WOLFRAM

Wolfram Summer School

Alumni

Natasha Dada

Technology and Innovation

Class of 2018

Bio

Natasha Dada just finished her freshman year at Columbia University, where she is studying computer science and applied math. In addition to participating in the Wolfram Summer School, she will be a summer intern at Johns Hopkins University’s Extreme Materials Institute. Natasha hopes to apply what she learns at the Wolfram Summer School to her work at Johns Hopkins and to future research. In her free time, Natasha enjoys participating in the Columbia Space Initiative, reading and playing chess.

Computational Essay

Applications of Zipf’s Law beyond Language »

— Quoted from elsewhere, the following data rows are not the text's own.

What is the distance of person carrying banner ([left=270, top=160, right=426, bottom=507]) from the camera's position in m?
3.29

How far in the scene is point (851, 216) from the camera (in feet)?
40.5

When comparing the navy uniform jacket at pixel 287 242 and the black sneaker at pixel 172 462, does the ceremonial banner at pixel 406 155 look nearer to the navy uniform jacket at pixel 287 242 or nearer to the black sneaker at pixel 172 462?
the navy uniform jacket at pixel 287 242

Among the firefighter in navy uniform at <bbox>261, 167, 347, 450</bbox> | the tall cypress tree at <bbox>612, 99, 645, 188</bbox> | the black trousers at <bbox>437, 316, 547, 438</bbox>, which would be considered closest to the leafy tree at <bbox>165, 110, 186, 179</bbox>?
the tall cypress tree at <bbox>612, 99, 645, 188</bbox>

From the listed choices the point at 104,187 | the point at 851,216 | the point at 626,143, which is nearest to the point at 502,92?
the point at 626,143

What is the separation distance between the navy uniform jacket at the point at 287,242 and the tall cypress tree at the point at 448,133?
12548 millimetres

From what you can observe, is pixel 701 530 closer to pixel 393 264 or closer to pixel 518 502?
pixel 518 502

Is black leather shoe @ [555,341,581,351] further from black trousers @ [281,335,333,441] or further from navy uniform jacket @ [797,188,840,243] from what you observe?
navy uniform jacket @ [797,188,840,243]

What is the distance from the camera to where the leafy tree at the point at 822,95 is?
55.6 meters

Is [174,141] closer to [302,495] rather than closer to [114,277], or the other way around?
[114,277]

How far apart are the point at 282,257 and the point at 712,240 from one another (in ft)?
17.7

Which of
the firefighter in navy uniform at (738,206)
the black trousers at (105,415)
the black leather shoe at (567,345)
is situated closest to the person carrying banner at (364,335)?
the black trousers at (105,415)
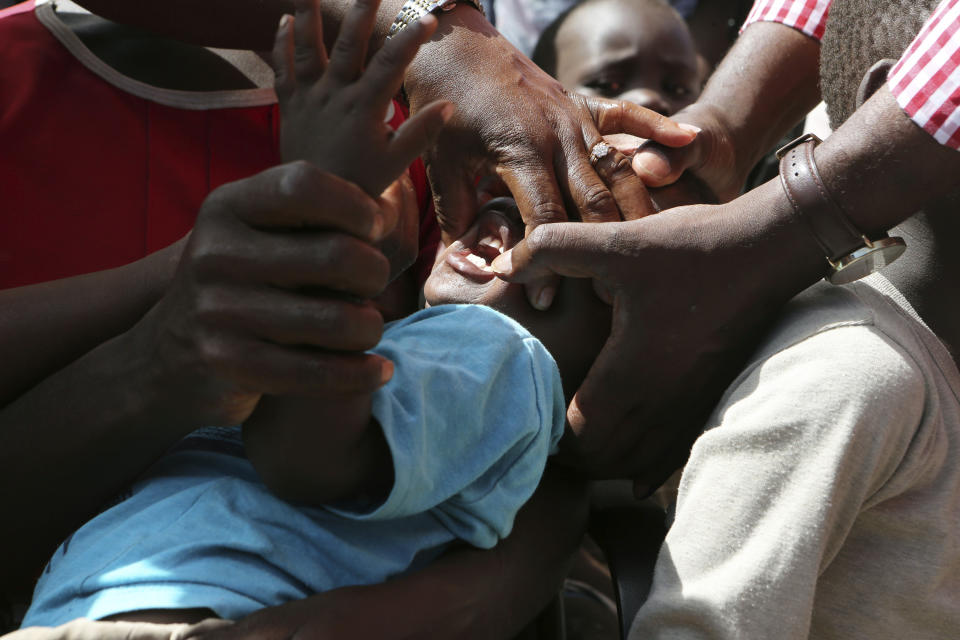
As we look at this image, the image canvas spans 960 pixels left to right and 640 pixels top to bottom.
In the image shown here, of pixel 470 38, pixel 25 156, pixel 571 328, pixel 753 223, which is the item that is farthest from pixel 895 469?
pixel 25 156

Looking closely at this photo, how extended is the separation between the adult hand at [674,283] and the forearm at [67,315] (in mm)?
495

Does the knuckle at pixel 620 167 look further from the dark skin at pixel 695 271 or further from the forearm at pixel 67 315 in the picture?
the forearm at pixel 67 315

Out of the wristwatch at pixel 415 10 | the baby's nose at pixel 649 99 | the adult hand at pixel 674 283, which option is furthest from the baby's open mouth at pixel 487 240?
the baby's nose at pixel 649 99

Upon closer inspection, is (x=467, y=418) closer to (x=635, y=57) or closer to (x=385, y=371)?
(x=385, y=371)

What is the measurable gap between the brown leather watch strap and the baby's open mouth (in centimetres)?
43

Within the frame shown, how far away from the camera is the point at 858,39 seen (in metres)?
1.34

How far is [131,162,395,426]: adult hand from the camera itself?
77 cm

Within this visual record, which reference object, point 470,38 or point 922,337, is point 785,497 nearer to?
point 922,337

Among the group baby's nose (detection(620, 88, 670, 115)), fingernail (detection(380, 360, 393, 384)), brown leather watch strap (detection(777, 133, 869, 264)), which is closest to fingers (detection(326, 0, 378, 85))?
fingernail (detection(380, 360, 393, 384))

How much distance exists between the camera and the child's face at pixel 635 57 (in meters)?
2.59

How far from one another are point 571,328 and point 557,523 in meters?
0.30

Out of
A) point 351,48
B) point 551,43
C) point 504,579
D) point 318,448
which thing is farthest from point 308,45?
point 551,43

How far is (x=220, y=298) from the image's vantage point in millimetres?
812

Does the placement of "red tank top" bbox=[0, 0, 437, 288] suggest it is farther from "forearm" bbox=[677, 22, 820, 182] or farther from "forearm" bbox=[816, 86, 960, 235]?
"forearm" bbox=[816, 86, 960, 235]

Project: An Analysis of Word Choice in the Real Estate Industry

Goal

The goal of this project is to analyze property descriptions of real estate and identify words that positively or negatively affected the success of a sale. Success of a sale is measured as the percent difference between the listing and selling prices of the property. Data for this project was gathered from MLS through redfin.com and analyzed using Wolfram Mathematica’s text analysis functions and neural nets from the Wolfram Neural Net Repository. Through a TF-IDF analysis of the data and clustering functions and an analysis of frequently used words, correlations between word content and sale success were identified.

Main Results in Detail

A TF-IDF analysis of the data found that words with slashes or hyphens, misspelled words, most abbreviations and words associated with measurement, water and public transportation were unsuccessful while words associated with time in a house and locations were successful. A feature space plot of all the words, mapped by a neural net, shows that often similar words performed very differently; for example, the words “wifi,” “gracious” and “fantastic” did well while the words “wireless,” “gorgeous” and “awesome” did poorly. Though more data is needed to confirm this trend, these results indicate that word choice may be extremely important.

Future Work

This analysis used data from a three-month period in Boston. Future research could examine different cities, rural locations and a timeframe of more than three months. Additionally, the description of a home is only one of many factors in the success of a sale. Future work could identify and examine the many factors that affect the success of a sale and the importance of each factor.